Turing ace explores Mission Critical Machine Learning at Cambridge Sessions showcase
Mission Critical Machine Learning is the subject of the next Cambridge Sessions technology series fashioned by Featurespace, the creator of world-leading analytics to fight online financial crime.
The June 14 blockbuster at the Cambridge University Union from 5pm stars Mark Girolami, Chief Scientist at the Turing Institute and Derek McAuley, Director of Digital Economy at Nottingham University.
The session will explore explainability, governance and bias. Mark will be sharing a story around the work the Turing Institute did with the UK government during the Covid-19 lockdown .
Guests can register at: https://www.featurespace.com/rsvp-the-cambridge-sessions-mission-critical-machine-learning/
Digging deeper into the rationale of the government project titled ‘Odysseus’, Girolami told Business Weekly: “ML is just a new class of algorithms and not all algorithms are mission critical. Conversely in terms of regulatory compliance being an important part of mission delivery, I don’t need ML to be unlawful or unethical.
“I can assess that with Excel and the sort function. The specific challenge with ML is understanding it well enough to know you are compliant.”
McAuley whose work spans the issues of ethics, identity, privacy and the regulations that surround them explained: “Bias is not universally a problem; for example, we discriminate for those over 60 in the transport system; or families in the tax system; society is full of biases in favour of some groups at some times, because that is what society has decided it wants to do.
“What we are concerned about is algorithms that are asserted to be fair against some criteria of universal utility but simply fail on that. Examples include gender and racial bias in face recognition such as those found in the UK passport photo checker.

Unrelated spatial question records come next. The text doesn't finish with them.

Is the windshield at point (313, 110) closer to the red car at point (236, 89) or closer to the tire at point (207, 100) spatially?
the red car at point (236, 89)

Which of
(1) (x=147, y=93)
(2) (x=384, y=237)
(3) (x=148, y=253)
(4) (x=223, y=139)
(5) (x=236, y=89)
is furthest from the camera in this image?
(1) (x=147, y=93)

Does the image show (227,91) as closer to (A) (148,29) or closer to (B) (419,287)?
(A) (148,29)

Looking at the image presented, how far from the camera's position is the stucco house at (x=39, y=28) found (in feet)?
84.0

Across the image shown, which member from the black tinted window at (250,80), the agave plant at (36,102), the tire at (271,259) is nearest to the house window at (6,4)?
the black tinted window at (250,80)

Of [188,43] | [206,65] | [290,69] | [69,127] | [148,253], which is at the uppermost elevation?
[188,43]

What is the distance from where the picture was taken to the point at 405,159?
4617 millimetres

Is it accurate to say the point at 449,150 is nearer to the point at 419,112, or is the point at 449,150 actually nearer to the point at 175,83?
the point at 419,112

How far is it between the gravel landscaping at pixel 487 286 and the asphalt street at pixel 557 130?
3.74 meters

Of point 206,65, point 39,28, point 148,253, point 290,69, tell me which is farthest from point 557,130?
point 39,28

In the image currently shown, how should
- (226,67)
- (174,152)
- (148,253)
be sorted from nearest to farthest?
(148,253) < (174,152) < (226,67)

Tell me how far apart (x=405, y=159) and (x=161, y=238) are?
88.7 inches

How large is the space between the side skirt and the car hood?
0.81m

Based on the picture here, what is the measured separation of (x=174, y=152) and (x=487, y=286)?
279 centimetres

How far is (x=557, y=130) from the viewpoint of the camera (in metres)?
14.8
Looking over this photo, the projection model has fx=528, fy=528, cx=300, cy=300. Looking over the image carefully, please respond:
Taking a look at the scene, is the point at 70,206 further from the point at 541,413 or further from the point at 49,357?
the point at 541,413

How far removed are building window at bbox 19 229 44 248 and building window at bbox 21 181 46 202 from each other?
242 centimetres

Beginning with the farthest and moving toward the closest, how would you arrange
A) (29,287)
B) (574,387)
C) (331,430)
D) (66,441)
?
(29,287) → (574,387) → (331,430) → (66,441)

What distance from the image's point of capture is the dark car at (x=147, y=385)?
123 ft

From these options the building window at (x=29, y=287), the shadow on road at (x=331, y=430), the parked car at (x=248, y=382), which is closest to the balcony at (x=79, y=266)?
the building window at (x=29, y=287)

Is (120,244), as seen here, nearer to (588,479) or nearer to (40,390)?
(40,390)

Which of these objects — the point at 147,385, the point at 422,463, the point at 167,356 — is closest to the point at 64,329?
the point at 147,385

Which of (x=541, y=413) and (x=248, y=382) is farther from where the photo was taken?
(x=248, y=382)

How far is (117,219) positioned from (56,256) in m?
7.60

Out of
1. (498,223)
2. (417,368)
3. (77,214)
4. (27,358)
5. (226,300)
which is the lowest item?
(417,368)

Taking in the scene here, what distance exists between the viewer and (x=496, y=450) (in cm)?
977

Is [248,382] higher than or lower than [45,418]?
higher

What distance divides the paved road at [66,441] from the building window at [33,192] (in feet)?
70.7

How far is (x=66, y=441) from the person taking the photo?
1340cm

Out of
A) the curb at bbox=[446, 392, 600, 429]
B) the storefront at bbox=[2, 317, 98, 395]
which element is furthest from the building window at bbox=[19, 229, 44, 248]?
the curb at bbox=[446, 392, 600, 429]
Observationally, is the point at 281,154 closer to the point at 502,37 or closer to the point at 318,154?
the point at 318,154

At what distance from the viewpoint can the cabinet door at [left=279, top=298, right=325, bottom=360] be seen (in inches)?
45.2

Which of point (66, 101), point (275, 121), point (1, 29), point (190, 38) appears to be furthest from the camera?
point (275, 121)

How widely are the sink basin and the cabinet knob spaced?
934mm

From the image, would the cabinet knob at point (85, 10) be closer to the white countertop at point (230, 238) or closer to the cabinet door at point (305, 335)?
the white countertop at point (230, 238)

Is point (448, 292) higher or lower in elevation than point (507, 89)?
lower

“Such biases are often simply discovered in the training data sets not being representative of the population to whom the algorithm is applied.
“All industries are regulated and live in a complex landscape of generic (like GPDR) and sector specific (like FSA) regulation. AI and ML do not get a pass on this regulation.
‘However they work, they must exist in ‘systems’ that comply – hence the major concerns with AI and ML is understanding their impact on the system’s compliance.
“While there have been calls to regulate AI and ML in a generic manner, it makes no sense without considering what the data represents, what the algorithm does and what the consequences are.
“In this regard many view the EU AI Act as misnamed, as really it is looking at specific classes of use, and its definitions are viewed by many as including algorithms that do automated decision making whether ML or not.”